The original gold standard, as experts will tell you, worked because the value of gold was priced by the free market. Cryptocurrencies work the same way; they are worth what the free market deems them to be worth.
In addition, cryptocurrency is safer and more secure than fiat money because it is built on blockchain technology.
We went from sticks, to corn, to gold, to paper money. Some form of digital currency is in our future but are we going to own it for ourselves or let central planners control it?
Related Reading: What is Blockchain and Why is it Important?
Cryptocurrency Transaction Time
A couple months ago I loaned $2,000 to a friend of mine in London. Would you believe it took seven days to go from my bank in New York to hers in London?
Seven days? Not only that but I had to pay $45 in wire fees!
The banking ecosystem is massive and sending just a few thousand bucks is a major ordeal. There is security software, processing agents, international regulations, currency exchanges, remittance guidelines, the list goes on and on.
Cryptocurrency transactions cut out the middlemen. As mentioned, the technology was designed to give the power of money back to the people, where it belongs. We’ve had the ability to send money instantaneously for decades — but that small group of men decided we weren’t ready.
If you’ve ever read Satoshi Nakamoto’s whitepaper, the creator of Bitcoin, he said,”a purely peer-to-peer version of electronic cash would allow online payments to be sent directly from one party to another without going through a financial institution.”Next time I’ll be wiring my friend in cryptocurrency!
I shouldn’t have to ask permission and pay fees and wade through paperwork to send my own money whenever and wherever I please.
Related Reading: The Pros and Cons of Index Funds
Cryptocurrency for the Unbankable
How is it possible that 55 million Americans are so poor they don’t even have a bank account?
The global elite are pushing hard for control over the people because there’s no doubt that a broke nation is an enslaved nation. That said, in countries worse off than America, cryptocurrency has liberated the people.
For example, women in Afghanistan are not allowed to open a bank account so Afghan women fought back and work for a company called Digital Citizen Fund that employs and pays them in Bitcoin.
In Sub-Saharan Africa, sending and converting money is beyond expensive.
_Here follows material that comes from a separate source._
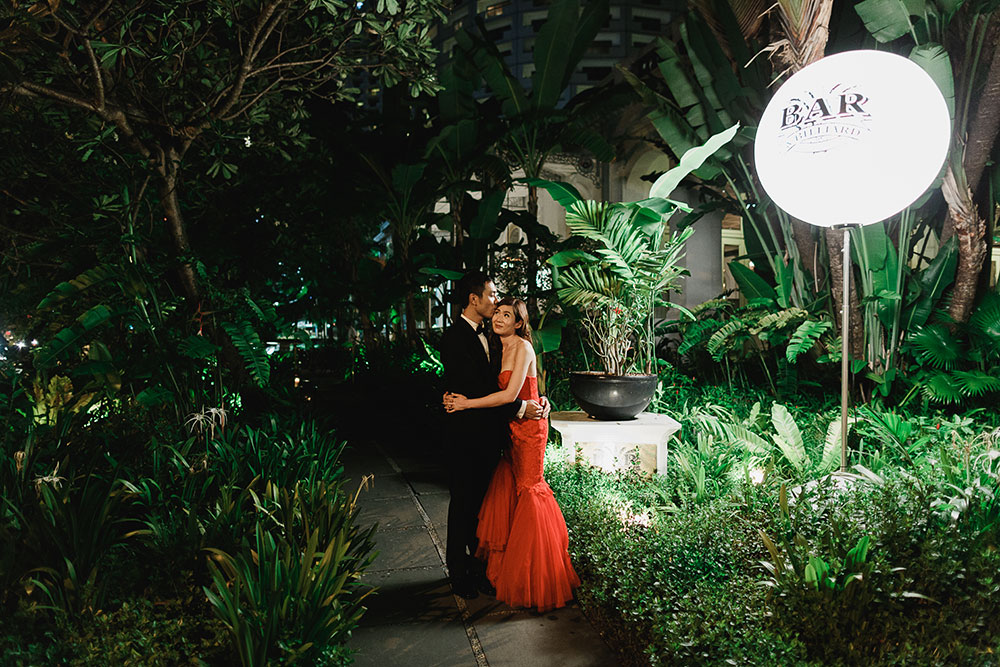 Singaore-Raffles-Hotel-Wedding-night-portrait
The local governments didn’t care so companies like Bitpesa and Paxful liberated the people using cryptocurrency to give the power of money back to the workers.
In 2016, the Indian government withdrew 86% of the nation’s currency from circulation. However, 40% of the population, 233 million Indians, do not have a bank account. It’s no wonder how popular Bitcoin is in India.
Whether you like it or not, money buys you freedom. When government strips us of our freedom, cryptocurrency, a decentralized power, is the only solution.
Related Reading: Why Occupy Wall Street Failed
Cryptocurrency is great but there’s no doubt its advanced technology can be used for evil.
For example, the Chinese government is prepared to digitize its currency. Given the country’s communist history, will the new digital currency be used to control or liberate the people?
It could happen here, too. If our government wanted to, they could leverage blockchain technology to automate filing taxes and absolutely no one would get away without paying taxes.
That said, the benefits of cryptocurrency 100% outweigh the risks:
- Transaction time
- Transaction costs
- Solution for the unbankables
- No middleman “safeguarding” your assets
- Safe and secure
- Globalized money for a global world
This last one, decentralization, is by far the most important. The Federal Reserve is out of control and until we the people take back the power, by adapting cryptocurrency, the quality of life in this country is going to continue its decline before anyone can remember how it happened.